→ Given instruction A: In the side-project thread, about how much monthly revenue does the poster report now, after the 2014 thread?

Ask HN: What is your best side project / passive income in 2015? - shovel
Hope it&#x27;s not too early.<p>What are you most successful side-projects &#x2F; passive income sources in 2015.
======
dangrossman
Improvely ([https://www.improvely.com](https://www.improvely.com)) and
W3Counter ([https://www.w3counter.com](https://www.w3counter.com)) both
started as tools for my own use, and are now the passive income I live on.
They're both analytics tools -- one's geared towards professionals, and the
other to hobbyists. Improvely is purely paid subscriptions, while W3Counter is
freemium with some ad revenue.

In the 2012 thread, I had just launched Improvely.

In the 2013 thread, I had hit $10K/month in recurring revenue.

In the 2014 thread, revenue had doubled to around $20K/mo.

Since then, revenue has doubled again, to around $40K/mo.

I still work alone. I took all of August off to visit my girlfriend's extended
family in another state and then a beach vacation when we got back. Other than
keeping my Surface tablet in my cabin/room in case something were to break
that health checks and autoscaling can't fix, and answering a couple customer
e-mails before bed each night, everything ran itself just fine.

→ Data for this exercise:
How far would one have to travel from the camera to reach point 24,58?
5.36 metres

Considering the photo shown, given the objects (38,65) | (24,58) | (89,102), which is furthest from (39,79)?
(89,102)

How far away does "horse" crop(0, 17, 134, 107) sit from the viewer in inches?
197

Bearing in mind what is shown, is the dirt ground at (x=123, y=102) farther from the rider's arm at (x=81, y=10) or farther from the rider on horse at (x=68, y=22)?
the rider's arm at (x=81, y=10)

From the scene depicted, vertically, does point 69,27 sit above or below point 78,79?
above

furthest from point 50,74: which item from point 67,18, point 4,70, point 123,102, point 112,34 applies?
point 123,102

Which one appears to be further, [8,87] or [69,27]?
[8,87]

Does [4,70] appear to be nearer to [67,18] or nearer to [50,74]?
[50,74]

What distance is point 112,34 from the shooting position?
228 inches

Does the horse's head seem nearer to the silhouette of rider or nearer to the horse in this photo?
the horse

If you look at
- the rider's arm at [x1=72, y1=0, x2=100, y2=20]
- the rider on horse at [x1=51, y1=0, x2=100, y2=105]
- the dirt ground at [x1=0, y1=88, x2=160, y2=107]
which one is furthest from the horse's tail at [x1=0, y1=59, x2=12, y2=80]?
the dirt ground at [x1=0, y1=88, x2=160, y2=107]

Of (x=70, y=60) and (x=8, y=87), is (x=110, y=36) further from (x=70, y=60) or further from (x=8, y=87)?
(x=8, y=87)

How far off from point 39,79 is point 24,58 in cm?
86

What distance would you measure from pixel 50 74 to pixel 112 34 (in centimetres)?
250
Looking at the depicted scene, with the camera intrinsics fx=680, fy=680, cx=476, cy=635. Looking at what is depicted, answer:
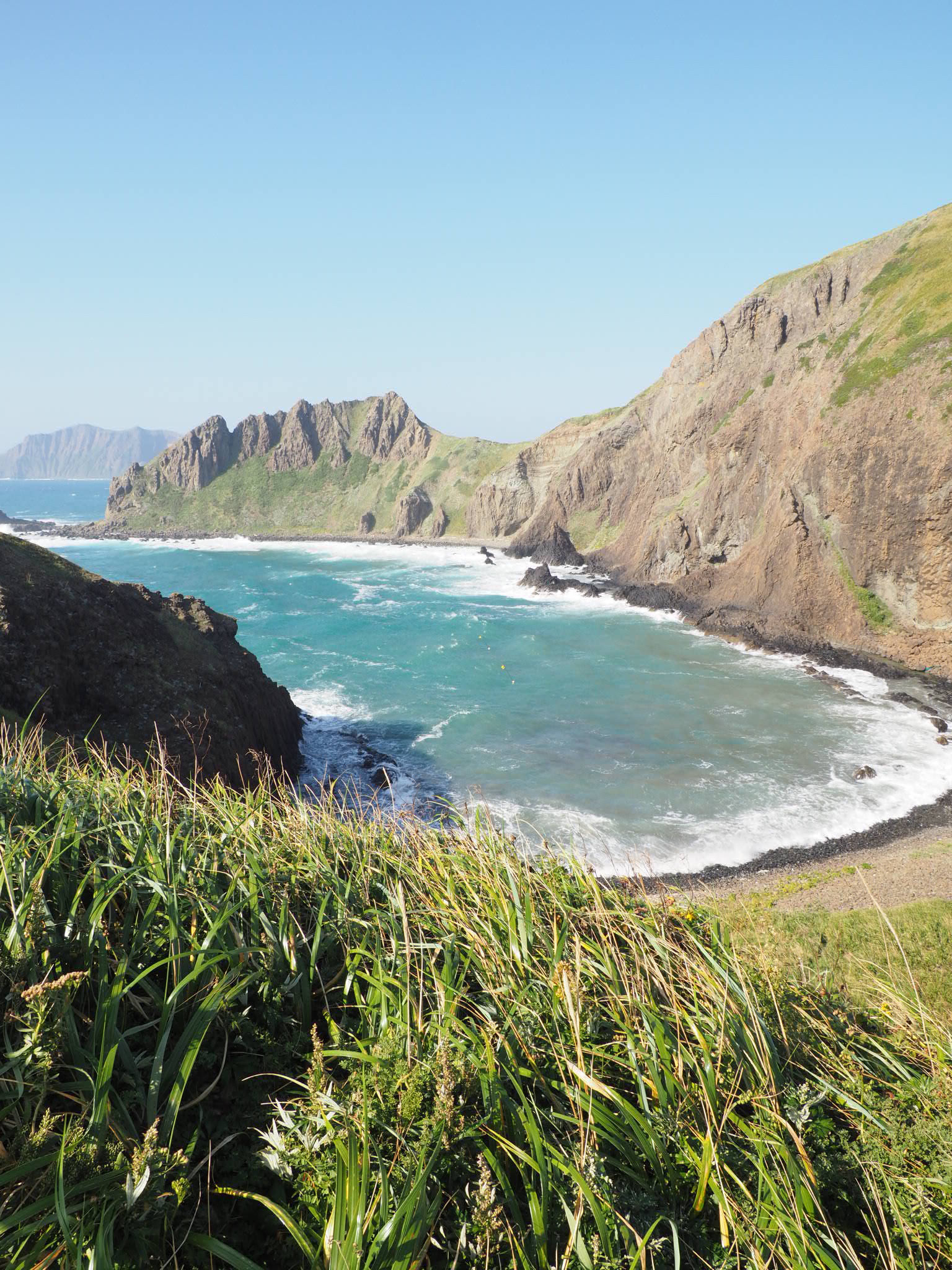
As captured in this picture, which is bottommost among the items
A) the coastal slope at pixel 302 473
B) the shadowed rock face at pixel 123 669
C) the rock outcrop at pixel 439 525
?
the shadowed rock face at pixel 123 669

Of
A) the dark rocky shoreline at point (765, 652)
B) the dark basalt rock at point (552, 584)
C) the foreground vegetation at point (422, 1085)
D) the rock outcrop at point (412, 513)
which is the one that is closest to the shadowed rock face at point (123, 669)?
the dark rocky shoreline at point (765, 652)

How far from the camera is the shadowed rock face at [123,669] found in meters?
20.5

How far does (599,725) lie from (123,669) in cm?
2302

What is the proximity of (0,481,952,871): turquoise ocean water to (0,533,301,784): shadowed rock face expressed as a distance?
Answer: 6288 millimetres

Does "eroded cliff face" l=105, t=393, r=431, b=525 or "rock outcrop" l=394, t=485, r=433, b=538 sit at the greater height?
"eroded cliff face" l=105, t=393, r=431, b=525

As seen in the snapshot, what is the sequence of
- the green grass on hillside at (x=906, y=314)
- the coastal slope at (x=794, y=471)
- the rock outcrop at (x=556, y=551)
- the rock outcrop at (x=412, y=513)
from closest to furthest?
the coastal slope at (x=794, y=471), the green grass on hillside at (x=906, y=314), the rock outcrop at (x=556, y=551), the rock outcrop at (x=412, y=513)

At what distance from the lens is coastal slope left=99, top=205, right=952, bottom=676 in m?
45.0

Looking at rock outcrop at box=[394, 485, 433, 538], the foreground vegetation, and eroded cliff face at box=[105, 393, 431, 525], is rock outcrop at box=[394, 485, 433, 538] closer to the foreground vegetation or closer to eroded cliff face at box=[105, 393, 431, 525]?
eroded cliff face at box=[105, 393, 431, 525]

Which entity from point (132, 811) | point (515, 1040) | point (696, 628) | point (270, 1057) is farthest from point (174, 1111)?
point (696, 628)

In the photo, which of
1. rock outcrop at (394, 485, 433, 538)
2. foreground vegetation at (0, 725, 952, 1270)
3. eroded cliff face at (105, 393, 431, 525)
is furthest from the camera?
eroded cliff face at (105, 393, 431, 525)

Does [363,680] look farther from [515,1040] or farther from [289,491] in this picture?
[289,491]

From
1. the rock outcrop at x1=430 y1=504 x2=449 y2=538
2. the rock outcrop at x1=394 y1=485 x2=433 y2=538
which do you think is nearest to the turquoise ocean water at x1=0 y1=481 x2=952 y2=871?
the rock outcrop at x1=430 y1=504 x2=449 y2=538

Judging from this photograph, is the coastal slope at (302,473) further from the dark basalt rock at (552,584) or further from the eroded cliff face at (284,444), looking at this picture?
the dark basalt rock at (552,584)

→ Given instruction B: Put the records, from the line that contains "Which entity from" through the end of the records, into a numbered list and leave out blank lines.

→ Written solution A: Around $40K per month.

→ Written solution B:
1. Which entity from point (132, 811) | point (515, 1040) | point (696, 628) | point (270, 1057) is farthest from point (174, 1111)?
2. point (696, 628)
3. In the photo, which of
4. 1. rock outcrop at (394, 485, 433, 538)
5. 2. foreground vegetation at (0, 725, 952, 1270)
6. 3. eroded cliff face at (105, 393, 431, 525)
7. is furthest from the camera?
8. eroded cliff face at (105, 393, 431, 525)
9. Does [363,680] look farther from [515,1040] or farther from [289,491] in this picture?
10. [289,491]
11. From
12. 1. the rock outcrop at x1=430 y1=504 x2=449 y2=538
13. 2. the rock outcrop at x1=394 y1=485 x2=433 y2=538
14. which do you think is nearest to the turquoise ocean water at x1=0 y1=481 x2=952 y2=871?
15. the rock outcrop at x1=430 y1=504 x2=449 y2=538
16. Judging from this photograph, is the coastal slope at (302,473) further from the dark basalt rock at (552,584) or further from the eroded cliff face at (284,444), looking at this picture?
17. the dark basalt rock at (552,584)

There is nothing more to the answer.